First up is Amelia Lowe, an 18-year-old 1920’s flapper wannabe who immediately captivates the judges with her part-Rooney Mara, part-lobotomized mental patient persona. After the judges compare her to a silent movie star, she tells them with a grating, Dorothy from Wizard of Oz affect that she loves the overdramatic-ness and theatricality of silent films. Couldn’t tell. At all.
Tyce loves her before the music even starts, calling her adorable before howling and WOOO!-ing excessively throughout her ballet, which somehow seems alternately spectacular and ungraceful. Or maybe it’s just her “Hello, Earthlings,” dopey smile that’s distracting. In any case, she earns a standing O from all the judges and is pushed straight through to Vegas.
Next, we meet an eccentric Japan-native clad head to toe in red, including his bright red Afro explosion. He tells the cameras he particularly enjoys “popping,” “locking” and tucking his foot behind his head while standing. We get the requisite mocking of his inability to speak English from both Nigel and the producers before he embarks on a truly spectacular combination of hip hop and break-dancing that’s perfectly in sync with his dubstep track. At one point, he folds into a pretzel on the ground and stands, causing all the fellas in the house to simultaneously shudder and vomit.
The judges offer him an opportunity to come back for choreography later, which he accepts after they make fun of him yet again for failing to speak English properly.
Because the producers clearly think we still enjoy them, our first joke audition is next. (Ugh.) Austin Freeman, a flannel-clad hipster nerd, is here to grace us all with the joy of “the wiggle.” And when Nigel asks him what he wants to do with his life, he says he hopes to be a celebrity. Love these contestants.
Freeman is disturbingly unfunny, trembling like a seizure victim to “I’m Sexy and I Know It” for far too long before Nigel mercifully cuts the music and suggests he “do more” next time, by which he clearly means, “Learn how to dance.” You know, before auditioning for a dancing contest. As he departs, no one looks remotely entertained. They can barely muster the energy to clap.
Next: Ladies and gents, we’ve got a flipper on our hands.
Concluding Day One in NYC is Shafeek Westbrook. He’s a flipper. He’s flipping over everything. Chairs, trees, the Statue of Liberty. Not really. Anyway, someone introduce this kid to Joey Gathright.
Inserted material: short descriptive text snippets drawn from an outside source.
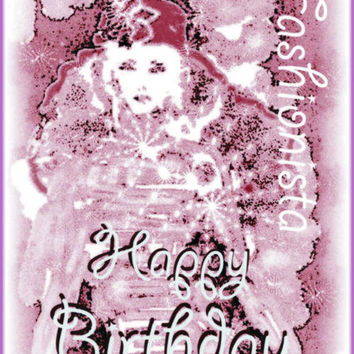 Instant Download Plum Fashionista Happy Birthday E Card For That Special Teen Or Girl Friend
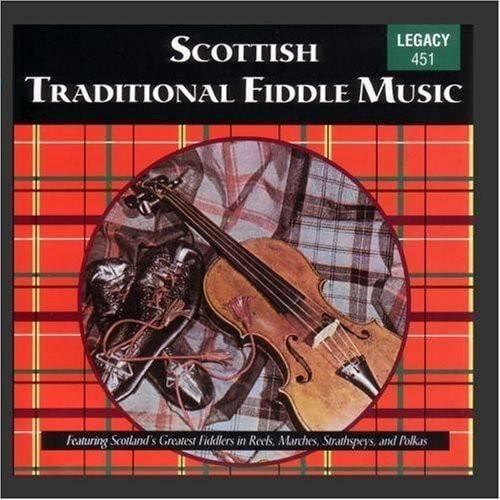 Scottish Traditional Fiddle Mu - Scottish Traditional Fiddle Mu [CD]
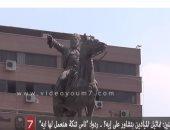 """بالفيديو .. سألنا المواطنين: تماثيل الميادين بتشاور على إيه؟ .. ردوا: """"ناس تنكة هنعمل لها إيه"""""""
Westbrook describes himself as a hybrid dancer who incorporates street, break-dancing and hip hop into his repertoire, and he says his showmanship is his X-factor. After an intro package that heavily favored his hip hop side, he shocks the room and the judging panel with an alluring routine that flows beautifully between classical and street elements. Plus, this guy truly is a physical specimen. His pacing, his control, his strength, his ability to support his entire body on one wrist (!!!) …
The house and broadcast audiences stare at Westbrook’s six-pack while Nigel commends his originality and credits him with keeping the SYTYCD franchise afloat. Congratulations! We can all go home now. After Westbrook gets his ticket to Vegas, he tells the panel his story was meant to mimic his deceased friend’s soul as it escaped from the Twin Towers on 9/11.
We get a very brief look at the Day 1 choreography, and we’re informed that our Japanese friend has excused himself after experiencing the rigors of lifting a female partner, but 10 other faceless wonders make it through.
Day 2 begins with 21-year-old Brooklyn native Leo Reyes, who has had plenty of opportunities to audition for the show but never did. He’s here for his mom, whom he and his sister found after she tried to commit suicide with pills. That was his awakening—he realized he couldn’t lose his mother before she saw him dance on a big stage under the bright lights. This kid is 100 percent in the zone already and the dancing hasn’t even started yet.
He performs a heartwrenching ballet number to Drake’s “Look What You’ve Done” —a spectacular choice of music to juxtapose the delicate routine—which seems to have Nigel near tears. Reyes gets a standing O from the crowd, and once he gets his ticket to Vegas, he begins hyperventilating like the most amazing Fantasia-Josh Ledet hybrid ever. Dude is very likeable. He’s clearly meant to be one of the token sob stories, but he seems refreshingly genuine and somehow un-sappy.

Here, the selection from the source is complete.